Earlier today, former #1 tennis player Maria Sharapova rocked the sports world with news of a failed drug test sustained during the Australian Open. Social media was ablaze for the past 24 hours with anticipation regarding the “major announcement” that Sharapova planned to share sparking news from pundits and critics alike who thought she was planning to retire. She only played 3 events over the past 8 months, nearly made the final at the Year End Championships in 2015 and fell to an in-form Serena Williams in the quarters at this year’s Australian Open. I would have regarded this announcement similarly to that of Justine Henin when she retired the first time in 2008 and Marion Bartoli shortly after winning Wimbledon in 2013: she’s another athlete who no longer had the will or ability to compete at the highest level and now is looking forward to other endeavors. We now know the truth: the world’s highest paid athlete for 11 consecutive years has been knowingly taking drugs containing Meldonium, a recently banned substance among other drugs for health issues. A few things stuck out for me when the news hit earlier today:
Kudos to Sharapova for taking the lead on sharing her “truth”. I remember Marion Jones’ drive for 5 and watched emphatically as she went on to win 5 medals during her Olympic campaign. The downfall and subsequent jail time was hard to swallow. Owning up to taking this drug on heels of it becoming recently banned takes tremendous courage. I’ve long loved watching Maria on the courts and love her fighting, never-say-die attitude. Serena owned her in their Olympic match, but when Serena can’t win, I always rooted for Maria. I imagine that the ITF would have publicized this following her full case review, but taking a lead to acknowledge this can help salvage her image in the face of a pending ban.
My tweet acknowledging Maria and this incident:
— Adrian Chang (@adrianchang) March 7, 2016
Tsk.Tsk. Caught using a drug not approved by the US FDA? Maria has stated that she was taking a number of drugs to treat a number of health issues — diabetes and heart problems in particular.

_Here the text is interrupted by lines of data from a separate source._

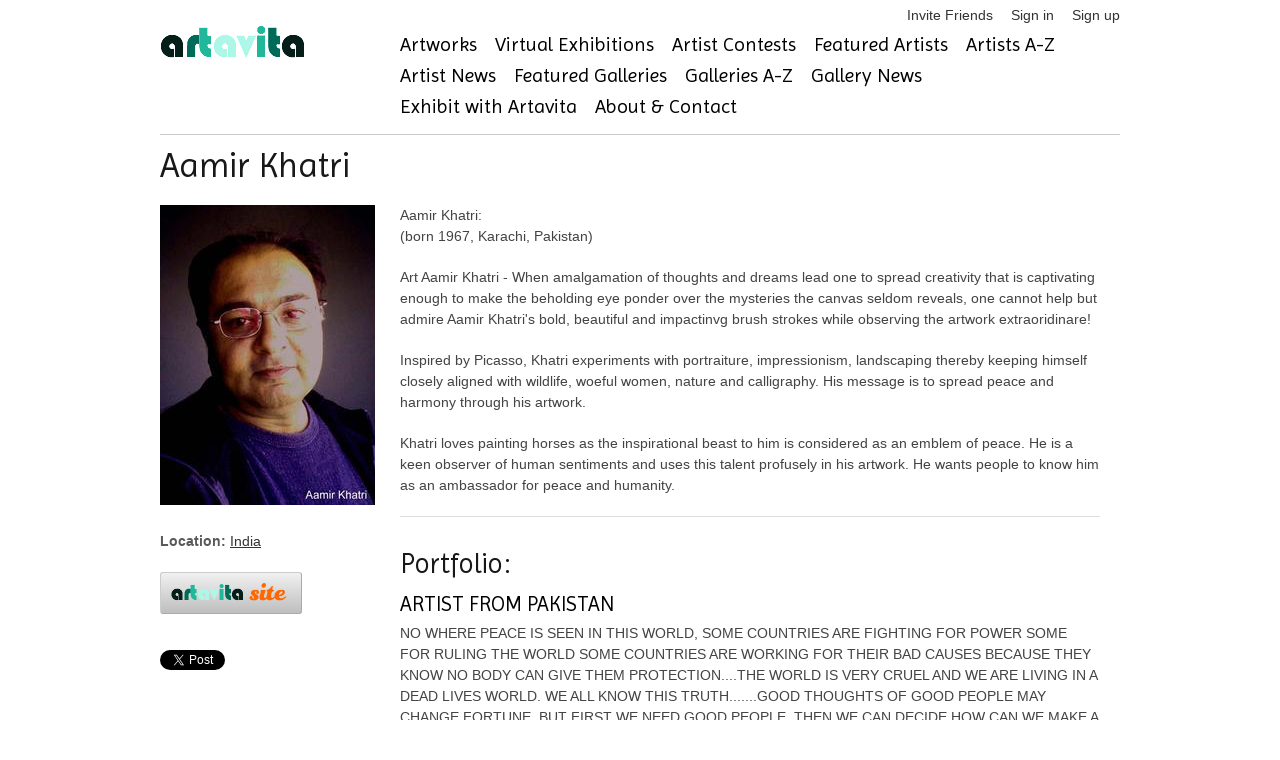

--- FILE ---
content_type: text/html; charset=utf-8
request_url: https://accounts.google.com/o/oauth2/postmessageRelay?parent=https%3A%2F%2Fwww.artavita.com&jsh=m%3B%2F_%2Fscs%2Fabc-static%2F_%2Fjs%2Fk%3Dgapi.lb.en.2kN9-TZiXrM.O%2Fd%3D1%2Frs%3DAHpOoo_B4hu0FeWRuWHfxnZ3V0WubwN7Qw%2Fm%3D__features__
body_size: 161
content:
<!DOCTYPE html><html><head><title></title><meta http-equiv="content-type" content="text/html; charset=utf-8"><meta http-equiv="X-UA-Compatible" content="IE=edge"><meta name="viewport" content="width=device-width, initial-scale=1, minimum-scale=1, maximum-scale=1, user-scalable=0"><script src='https://ssl.gstatic.com/accounts/o/2580342461-postmessagerelay.js' nonce="nNzVl7f81pMUbYFuGVpooA"></script></head><body><script type="text/javascript" src="https://apis.google.com/js/rpc:shindig_random.js?onload=init" nonce="nNzVl7f81pMUbYFuGVpooA"></script></body></html>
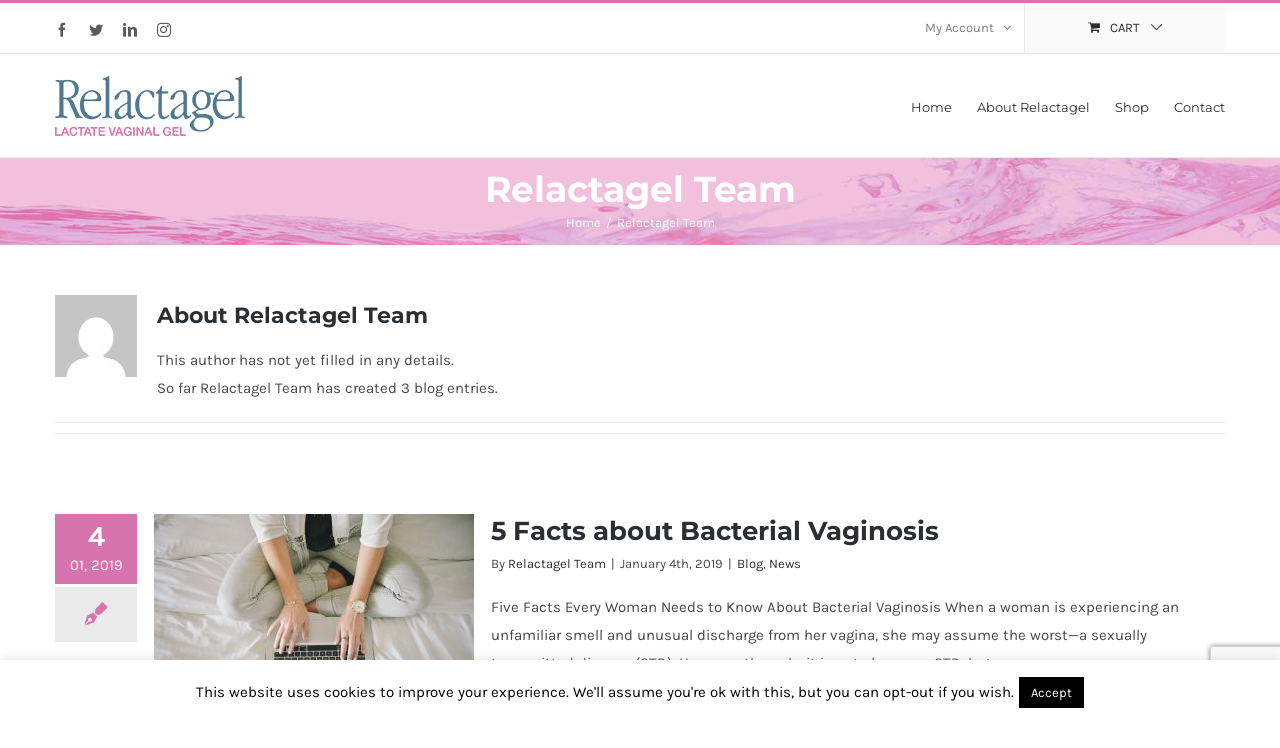

--- FILE ---
content_type: text/plain
request_url: https://www.google-analytics.com/j/collect?v=1&_v=j102&a=140030459&t=pageview&_s=1&dl=https%3A%2F%2Frelactagel.co.uk%2Fauthor%2Frelactagel-team%2F&ul=en-us%40posix&dt=Relactagel%20Team%2C%20Author%20at%20Relactagel&sr=1280x720&vp=1280x720&_u=aGBAAUIJAAAAACAMI~&jid=969205205&gjid=266687570&cid=1547224163.1768823353&tid=UA-115404934-1&_gid=691825963.1768823353&_r=1&_slc=1&z=150357330
body_size: -566
content:
2,cG-XDDDJJN29M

The heart one I could understand — losing to Serena Williams 18 straight times would induce heart ache among other emotions. One news source revealed that the drug appears to have endurance enchancing effects hence banning it was the right call. She is now 1 of 7 athletes to have failed recent tests that have contained Meldonium. I find it incredibly suspicious that the All-American girl from Siberia has an American accent and European healthcare. Her usage of this little pill from Latvia has our heads spinning. Did she know that it was performance enhancing? If you watch a fluff piece on Sharapova before her Wimbledon win over Serena in 2004 as a teen, you’ll catch my drift — she risked it all by moving to the US to chase her dream.
Will the corporations come to bat for the tennis star? When you look at Serena and Maria’s earnings on and off court, the numbers are very telling and show that the corporations have helped catapult Maria to a historic level of financial freedom. Nike who has had deals with Serena and Maria over the past decade recently suspended their support of Sharapova while the case ensues. All eyes are on the others like Porshe, Cole Haan and the sponsors that contribute to the $30M earned offcourt. Sharapova also dominates social media — she leads the WTA tour in social followers and she is one of the reasons why women’s tennis leads men’s in viewership. Part of me wonders if these same sponsors will quietly support Maria and lobby for leniency. Many have accused Serena for doping over the years because America has yet to embrace a strong, black woman as “pretty”, where corporate America has not being shy about saying the former when it comes to Sharapova (case in point below):
Tomorrow is World Tennis Day and despite the recent scandals (drugs and match-fixing), there’s much to celebrate: the sport is still among the most popular in the US and growing, there are many who respect the sport enough not to cheat and play fairly, and we still have Serena Williams and while we have her, we better respect her.